▶ Reading passage:

▼

Posted 2014-09-06T18:26:26.860

Reputation: 257

As you say, a certificate comes from an authority. The authority confirms that your server is what it says it is on the network/Internet. That's all it does. Public key encryption is just a mechanism of securing "messages" (data). – Kinnectus – 2014-09-06T18:30:17.233

1@BigChris from what I read, certificate is more than that. It encapsulates the public key itself. – JohnMerlino – 2014-09-06T18:45:35.133

I'm unsure entirely whether it encapsulates or not, but I was just giving you the fundamental differences :) – Kinnectus – 2014-09-06T19:00:39.087

1There is no difference. A digital certificate uses public-key encryption. – Ramhound – 2014-09-06T21:44:32.750

Answers

4

Public-key encryption is a process. A certificate, meanwhile is a piece of information; it does nothing by itself. Therefore you can replace a public key with a certificate, but you cannot replace public-key encryption with a certificate.

Also, certificates are an extension of public keys; they carry a public key along with information about who owns it and who issued it. So saying "just use a certificate instead of a public key" is backwards.

Some protocols (like OpenPGP or TLS) use certificates because they make use of the information in certificates; usually for making sure that it's a "real" certificate and not just something made up on the spot. This is important not for encryption, but for authentication.

Other protocols (like IPSec or SSH) can use both – either manual configuration of public keys corresponding to each user & host, or automatic verification of certificates according to the names stored in them.

(In fact, public-key encryption is used very little in modern TLS or SSH. Remember that it's much slower than symmetric encryption, and therefore both ends just decide on a random symmetric key for the session, and use it to symmetric-encrypt the bulk of the data using AES or RC4 or such. In the past, one side would generate the session key, encrypt it with the public key of the other side, and send it over, where it would be decrypted using the private key. Now, however, both sides use DH or similar protocols to calculate the session key, and the only purpose of public keys is to authenticate the calculations sent by both sides.)

▲

▶ Directions:
(A) Say whether each of these statements agrees with the certificate discussion, answering yes or no and quoting the words that decide it: (i) a certificate carries a public key together with information about who owns it and who issued it; (ii) SSH can use only manual configuration of public keys; (iii) public-key encryption is faster than symmetric encryption.
(B) Reproduce word for word the part of the certificate discussion that starts at the words "Other protocols (like" and stops after the words "stored in them.".

▶ Supplied entries:
▼

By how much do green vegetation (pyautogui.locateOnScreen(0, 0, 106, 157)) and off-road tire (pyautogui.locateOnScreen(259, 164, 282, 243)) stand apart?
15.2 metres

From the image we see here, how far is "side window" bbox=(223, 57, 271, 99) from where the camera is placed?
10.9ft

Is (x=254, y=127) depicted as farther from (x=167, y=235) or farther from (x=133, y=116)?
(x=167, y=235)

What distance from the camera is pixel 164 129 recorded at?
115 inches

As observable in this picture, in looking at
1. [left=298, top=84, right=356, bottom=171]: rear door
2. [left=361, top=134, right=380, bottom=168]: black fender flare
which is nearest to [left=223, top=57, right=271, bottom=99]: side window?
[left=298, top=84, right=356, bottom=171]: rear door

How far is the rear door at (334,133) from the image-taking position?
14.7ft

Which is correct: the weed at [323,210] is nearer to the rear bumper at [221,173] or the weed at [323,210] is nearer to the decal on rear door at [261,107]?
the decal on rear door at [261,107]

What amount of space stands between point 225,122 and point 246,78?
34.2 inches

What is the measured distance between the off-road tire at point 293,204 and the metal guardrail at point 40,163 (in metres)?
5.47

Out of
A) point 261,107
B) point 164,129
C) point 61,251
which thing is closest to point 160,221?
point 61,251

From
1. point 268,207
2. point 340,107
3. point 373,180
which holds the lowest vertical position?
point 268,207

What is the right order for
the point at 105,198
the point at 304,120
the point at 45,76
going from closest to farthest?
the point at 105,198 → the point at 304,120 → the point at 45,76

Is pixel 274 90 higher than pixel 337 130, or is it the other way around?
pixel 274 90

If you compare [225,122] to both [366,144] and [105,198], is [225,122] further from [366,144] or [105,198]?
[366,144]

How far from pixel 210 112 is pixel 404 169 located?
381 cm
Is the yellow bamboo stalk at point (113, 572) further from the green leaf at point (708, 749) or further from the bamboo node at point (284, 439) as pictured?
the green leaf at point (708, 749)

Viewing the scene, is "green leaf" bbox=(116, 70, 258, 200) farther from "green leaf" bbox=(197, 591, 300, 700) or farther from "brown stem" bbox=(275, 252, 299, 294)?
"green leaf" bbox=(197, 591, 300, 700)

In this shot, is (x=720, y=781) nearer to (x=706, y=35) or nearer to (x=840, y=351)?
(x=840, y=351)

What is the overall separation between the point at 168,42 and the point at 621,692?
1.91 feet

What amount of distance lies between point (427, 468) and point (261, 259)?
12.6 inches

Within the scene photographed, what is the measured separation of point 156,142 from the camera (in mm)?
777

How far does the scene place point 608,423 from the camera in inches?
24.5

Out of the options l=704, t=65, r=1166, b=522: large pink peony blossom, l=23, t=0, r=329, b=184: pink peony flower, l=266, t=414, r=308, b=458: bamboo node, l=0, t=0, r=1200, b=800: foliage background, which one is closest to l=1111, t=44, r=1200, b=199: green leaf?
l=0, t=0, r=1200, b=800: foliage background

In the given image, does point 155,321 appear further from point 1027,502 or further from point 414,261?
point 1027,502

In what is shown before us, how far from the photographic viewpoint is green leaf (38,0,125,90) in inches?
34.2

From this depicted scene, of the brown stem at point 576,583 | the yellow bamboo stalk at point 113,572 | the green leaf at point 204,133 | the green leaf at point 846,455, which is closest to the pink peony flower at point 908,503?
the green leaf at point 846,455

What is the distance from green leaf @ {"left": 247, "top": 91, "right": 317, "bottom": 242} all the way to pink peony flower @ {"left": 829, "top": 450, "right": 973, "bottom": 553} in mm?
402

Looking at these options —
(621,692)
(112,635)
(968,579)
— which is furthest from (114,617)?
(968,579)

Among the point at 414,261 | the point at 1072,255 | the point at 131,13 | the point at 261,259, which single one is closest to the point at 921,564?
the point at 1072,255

▲

▶ Answers to the exercises:
(A)
(i) Yes: "they carry a public key along with information about who owns it and who issued it"
(ii) No: "Other protocols (like IPSec or SSH) can use both"
(iii) No: "it's much slower than symmetric encryption"

(B)
Other protocols (like IPSec or SSH) can use both – either manual configuration of public keys corresponding to each user & host, or automatic verification of certificates according to the names stored in them.